Arizona living is undergoing a transformation with the emergence of the urban condominium, which is becoming the principal feature in the revitalization of several East Valley downtowns and other older areas. Either proposed, planned or under construction are several condo complexes from low- to mid- to high-rise in downtown Scottsdale and Tempe as well as in west Mesa.
This major change in residential uses reflects a change in the region’s demographics. As so many families are moving into new traditional single-family homes in Gilbert, Queen Creek and northeastern Pinal County, so many singles and childless couples are opting to live in smaller, upscale quarters in the heart of the action in older areas that are close to work, shopping, dining and nightlife.
Arizona’s great in-migrations since World War II consisted in significant part of those seeking to abandon crowded, expensive urban environments of Eastern and Midwestern cities in favor of cheap land on which they could afford to build dream houses that were beyond their financial reach in their home states.
Sunshine, recreation and a fresh start still beckon such people today.
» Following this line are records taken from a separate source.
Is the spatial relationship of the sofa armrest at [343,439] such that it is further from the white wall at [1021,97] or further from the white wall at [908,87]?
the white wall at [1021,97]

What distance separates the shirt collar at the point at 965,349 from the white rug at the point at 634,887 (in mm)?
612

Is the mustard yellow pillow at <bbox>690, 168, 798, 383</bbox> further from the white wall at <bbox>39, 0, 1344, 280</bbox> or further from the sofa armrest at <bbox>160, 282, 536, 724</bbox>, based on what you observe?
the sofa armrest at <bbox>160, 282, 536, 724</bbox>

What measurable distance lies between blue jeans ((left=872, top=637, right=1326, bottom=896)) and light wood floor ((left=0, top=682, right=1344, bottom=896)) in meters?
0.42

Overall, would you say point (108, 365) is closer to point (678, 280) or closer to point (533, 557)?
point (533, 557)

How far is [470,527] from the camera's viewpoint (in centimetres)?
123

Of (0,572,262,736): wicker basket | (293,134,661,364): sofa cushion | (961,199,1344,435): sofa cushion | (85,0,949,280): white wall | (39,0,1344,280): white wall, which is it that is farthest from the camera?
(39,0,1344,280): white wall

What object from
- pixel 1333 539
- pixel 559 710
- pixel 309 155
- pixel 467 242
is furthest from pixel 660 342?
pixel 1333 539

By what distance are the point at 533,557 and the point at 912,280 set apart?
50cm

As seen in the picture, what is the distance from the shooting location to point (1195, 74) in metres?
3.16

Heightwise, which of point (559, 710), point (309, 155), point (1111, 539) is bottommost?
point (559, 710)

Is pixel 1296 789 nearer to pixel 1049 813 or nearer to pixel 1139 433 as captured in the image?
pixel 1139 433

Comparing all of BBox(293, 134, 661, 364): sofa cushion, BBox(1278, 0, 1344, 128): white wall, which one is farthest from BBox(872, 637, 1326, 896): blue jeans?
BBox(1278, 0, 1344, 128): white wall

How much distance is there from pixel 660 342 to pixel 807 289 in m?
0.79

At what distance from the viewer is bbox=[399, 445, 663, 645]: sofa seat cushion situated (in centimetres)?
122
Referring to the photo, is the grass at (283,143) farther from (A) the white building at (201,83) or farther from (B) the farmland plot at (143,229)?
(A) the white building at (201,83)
But as Valley cities have filled in and the sheer numbers of new arrivals have markedly increased, those affordable single-family models so prominent in the dreams of earlier newcomers are now distant from urban cores.
Moving to Arizona once meant a complete escape from crawling, stifling traffic and a long commute. Now, many who have just arrived must choose between more house farther out and less house closer in, not a very palatable choice, to be sure.
Steadily becoming in vogue recently is a third alternative: upscale house, closer in, in the form of the condominium. Many are opting to buy a low-maintenance condo that will enable them to leave their cars garaged as they walk or take public transportation to any number of nearby amenities. This is a market-based response to sprawl that is taking hold.
The Tribune has reported several such ventures in various stages. Each has the promise of doing with areas long awaiting reanimation what little previously proposed could: Start a chain reaction of commercial re-emergence replacing old or closed businesses with new, exciting and varied ones.
Is this the West envisioned by our precursors who migrated here decades ago? Probably not. But it is the one sought by more and more homebuyers eager to spend their lives outside the car and inside museums, theaters, shopping malls and boutiques and inside complexes that offer wide arrays of personal services.
All of us benefit from these emerging older areas, even if we are not the condo type ourselves. After so many years in which local governments were unable to crack the case of the missing downtown, it’s refreshing to see people wanting to live there in greater numbers than there are homes to sell them.